[<prev] [next>] [<thread-prev] [thread-next>] [day] [month] [year] [list]
Message-ID: <5a887ca6-10e9-4026-b792-164deb80d0a8@paulmck-laptop>
Date: Mon, 20 Mar 2023 16:35:34 -0700
From: "Paul E. McKenney" <paulmck@...nel.org>
To: "Zhang, Qiang1" <qiang1.zhang@...el.com>
Cc: "frederic@...nel.org" <frederic@...nel.org>,
"joel@...lfernandes.org" <joel@...lfernandes.org>,
"rcu@...r.kernel.org" <rcu@...r.kernel.org>,
"linux-kernel@...r.kernel.org" <linux-kernel@...r.kernel.org>
Subject: Re: [PATCH v2] rcutorture: Convert
schedule_timeout_uninterruptible() to mdelay() in rcu_torture_stall()

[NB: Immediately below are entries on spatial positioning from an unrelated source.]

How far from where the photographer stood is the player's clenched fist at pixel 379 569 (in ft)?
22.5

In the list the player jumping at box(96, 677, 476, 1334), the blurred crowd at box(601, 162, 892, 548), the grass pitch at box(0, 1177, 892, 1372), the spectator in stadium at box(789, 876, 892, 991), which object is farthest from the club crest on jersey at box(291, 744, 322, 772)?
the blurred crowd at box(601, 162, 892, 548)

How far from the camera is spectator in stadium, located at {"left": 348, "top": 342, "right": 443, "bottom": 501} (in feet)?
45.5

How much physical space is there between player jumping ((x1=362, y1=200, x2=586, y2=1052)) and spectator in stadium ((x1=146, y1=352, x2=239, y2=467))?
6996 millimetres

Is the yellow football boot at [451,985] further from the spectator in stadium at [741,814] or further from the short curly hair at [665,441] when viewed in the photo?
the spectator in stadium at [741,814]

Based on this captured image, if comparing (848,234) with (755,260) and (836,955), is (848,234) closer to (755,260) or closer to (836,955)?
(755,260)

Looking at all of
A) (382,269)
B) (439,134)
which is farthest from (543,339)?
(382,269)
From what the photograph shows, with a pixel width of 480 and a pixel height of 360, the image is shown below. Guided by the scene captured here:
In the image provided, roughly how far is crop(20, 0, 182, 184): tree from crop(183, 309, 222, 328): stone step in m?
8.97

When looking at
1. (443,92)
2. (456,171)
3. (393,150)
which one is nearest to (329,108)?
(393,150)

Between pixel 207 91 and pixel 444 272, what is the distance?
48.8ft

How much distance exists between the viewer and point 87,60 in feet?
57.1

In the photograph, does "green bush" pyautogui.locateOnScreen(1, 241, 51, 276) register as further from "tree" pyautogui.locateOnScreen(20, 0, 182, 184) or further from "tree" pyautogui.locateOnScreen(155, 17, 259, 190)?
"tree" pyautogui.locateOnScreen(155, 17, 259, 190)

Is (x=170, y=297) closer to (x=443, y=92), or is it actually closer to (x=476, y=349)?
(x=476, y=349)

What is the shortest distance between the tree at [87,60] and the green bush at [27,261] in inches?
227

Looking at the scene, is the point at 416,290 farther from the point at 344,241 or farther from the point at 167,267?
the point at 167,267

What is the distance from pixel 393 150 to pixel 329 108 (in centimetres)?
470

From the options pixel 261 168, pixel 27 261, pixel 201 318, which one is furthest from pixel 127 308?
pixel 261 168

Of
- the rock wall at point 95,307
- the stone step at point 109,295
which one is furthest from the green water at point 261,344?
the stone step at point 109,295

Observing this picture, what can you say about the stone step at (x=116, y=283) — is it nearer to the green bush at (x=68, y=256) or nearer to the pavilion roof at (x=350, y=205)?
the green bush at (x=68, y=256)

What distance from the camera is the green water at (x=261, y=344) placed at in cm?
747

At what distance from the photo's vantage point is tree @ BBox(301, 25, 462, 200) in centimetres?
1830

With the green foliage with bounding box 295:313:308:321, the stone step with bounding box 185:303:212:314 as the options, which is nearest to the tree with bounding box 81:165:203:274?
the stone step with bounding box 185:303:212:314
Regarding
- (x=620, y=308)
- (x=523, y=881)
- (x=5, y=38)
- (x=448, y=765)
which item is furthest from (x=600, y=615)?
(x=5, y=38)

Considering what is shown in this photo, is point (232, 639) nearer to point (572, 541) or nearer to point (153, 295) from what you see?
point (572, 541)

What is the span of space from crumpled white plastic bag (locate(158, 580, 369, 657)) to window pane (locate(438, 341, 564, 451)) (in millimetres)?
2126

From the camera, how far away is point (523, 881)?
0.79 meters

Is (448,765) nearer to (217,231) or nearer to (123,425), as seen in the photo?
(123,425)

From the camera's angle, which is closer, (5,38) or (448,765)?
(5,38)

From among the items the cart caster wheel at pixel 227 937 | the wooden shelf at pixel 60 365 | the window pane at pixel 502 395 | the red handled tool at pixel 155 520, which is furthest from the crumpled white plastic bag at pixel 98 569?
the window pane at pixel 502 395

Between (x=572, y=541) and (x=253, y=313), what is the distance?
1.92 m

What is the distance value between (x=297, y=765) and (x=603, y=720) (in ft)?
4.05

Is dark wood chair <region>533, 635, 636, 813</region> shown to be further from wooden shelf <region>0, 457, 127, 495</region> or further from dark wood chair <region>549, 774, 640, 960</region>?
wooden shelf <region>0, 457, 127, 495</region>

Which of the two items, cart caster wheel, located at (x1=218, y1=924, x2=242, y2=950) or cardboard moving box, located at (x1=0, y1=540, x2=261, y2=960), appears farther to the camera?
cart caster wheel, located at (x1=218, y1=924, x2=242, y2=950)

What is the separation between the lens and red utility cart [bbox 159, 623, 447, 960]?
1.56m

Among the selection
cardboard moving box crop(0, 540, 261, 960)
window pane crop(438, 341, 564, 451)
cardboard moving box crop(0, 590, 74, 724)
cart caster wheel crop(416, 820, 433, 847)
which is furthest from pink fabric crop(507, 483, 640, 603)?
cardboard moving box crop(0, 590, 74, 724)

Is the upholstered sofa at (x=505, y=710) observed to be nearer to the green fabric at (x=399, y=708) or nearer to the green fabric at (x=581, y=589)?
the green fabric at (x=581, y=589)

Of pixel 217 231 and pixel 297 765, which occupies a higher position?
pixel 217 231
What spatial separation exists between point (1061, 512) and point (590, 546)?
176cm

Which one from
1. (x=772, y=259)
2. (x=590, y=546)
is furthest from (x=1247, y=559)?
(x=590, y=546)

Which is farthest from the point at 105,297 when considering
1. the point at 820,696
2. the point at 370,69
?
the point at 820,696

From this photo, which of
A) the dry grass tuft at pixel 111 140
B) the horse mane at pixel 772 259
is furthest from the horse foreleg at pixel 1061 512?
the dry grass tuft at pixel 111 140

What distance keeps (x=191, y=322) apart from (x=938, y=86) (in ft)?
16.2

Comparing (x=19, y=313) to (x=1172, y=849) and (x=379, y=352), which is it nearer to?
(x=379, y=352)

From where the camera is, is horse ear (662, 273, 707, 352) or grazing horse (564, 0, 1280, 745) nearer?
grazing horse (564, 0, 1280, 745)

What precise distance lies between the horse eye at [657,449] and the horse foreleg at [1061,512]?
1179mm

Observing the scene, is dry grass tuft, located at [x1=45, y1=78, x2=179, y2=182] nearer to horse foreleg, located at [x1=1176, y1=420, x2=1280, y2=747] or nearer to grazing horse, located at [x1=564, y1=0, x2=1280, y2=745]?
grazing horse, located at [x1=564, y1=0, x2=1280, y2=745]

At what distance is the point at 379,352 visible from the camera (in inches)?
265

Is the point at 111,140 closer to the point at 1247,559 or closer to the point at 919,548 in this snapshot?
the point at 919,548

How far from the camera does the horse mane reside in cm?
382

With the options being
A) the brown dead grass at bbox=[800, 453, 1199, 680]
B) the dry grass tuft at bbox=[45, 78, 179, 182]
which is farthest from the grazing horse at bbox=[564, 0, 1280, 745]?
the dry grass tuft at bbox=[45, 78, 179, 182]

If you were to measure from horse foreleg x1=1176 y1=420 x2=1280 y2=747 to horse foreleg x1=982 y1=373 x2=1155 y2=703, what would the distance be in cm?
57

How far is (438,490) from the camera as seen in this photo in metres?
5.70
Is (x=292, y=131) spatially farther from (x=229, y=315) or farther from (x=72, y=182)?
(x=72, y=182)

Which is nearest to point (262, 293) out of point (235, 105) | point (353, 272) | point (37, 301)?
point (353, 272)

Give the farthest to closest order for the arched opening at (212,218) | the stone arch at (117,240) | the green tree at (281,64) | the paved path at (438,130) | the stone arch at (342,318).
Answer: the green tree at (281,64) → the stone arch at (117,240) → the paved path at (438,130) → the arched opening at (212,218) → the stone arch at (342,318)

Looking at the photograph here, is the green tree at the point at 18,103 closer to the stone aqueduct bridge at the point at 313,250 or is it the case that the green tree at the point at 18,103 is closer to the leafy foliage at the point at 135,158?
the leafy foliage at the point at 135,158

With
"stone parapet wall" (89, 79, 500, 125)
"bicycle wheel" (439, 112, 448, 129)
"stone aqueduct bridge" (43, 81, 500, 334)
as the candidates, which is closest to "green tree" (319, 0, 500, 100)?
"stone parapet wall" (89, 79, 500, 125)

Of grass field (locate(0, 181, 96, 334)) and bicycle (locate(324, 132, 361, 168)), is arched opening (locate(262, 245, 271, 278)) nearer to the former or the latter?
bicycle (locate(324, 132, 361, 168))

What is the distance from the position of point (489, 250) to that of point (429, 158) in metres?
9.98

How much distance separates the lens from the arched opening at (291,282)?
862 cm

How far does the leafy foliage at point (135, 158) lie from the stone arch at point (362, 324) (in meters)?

On Mon, Mar 20, 2023 at 11:05:17PM +0000, Zhang, Qiang1 wrote:
> > For kernels built with enable PREEMPT_NONE and CONFIG_DEBUG_ATOMIC_SLEEP,
> > running the RCU stall tests.
> >
> > runqemu kvm slirp nographic qemuparams="-m 1024 -smp 4"
> > bootparams="nokaslr console=ttyS0 rcutorture.stall_cpu=30
> > rcutorture.stall_no_softlockup=1 rcutorture.stall_cpu_irqsoff=1
> > rcutorture.stall_cpu_block=1" -d
> >
> > [ 10.841071] rcu-torture: rcu_torture_stall begin CPU stall
> > [ 10.841073] rcu_torture_stall start on CPU 3.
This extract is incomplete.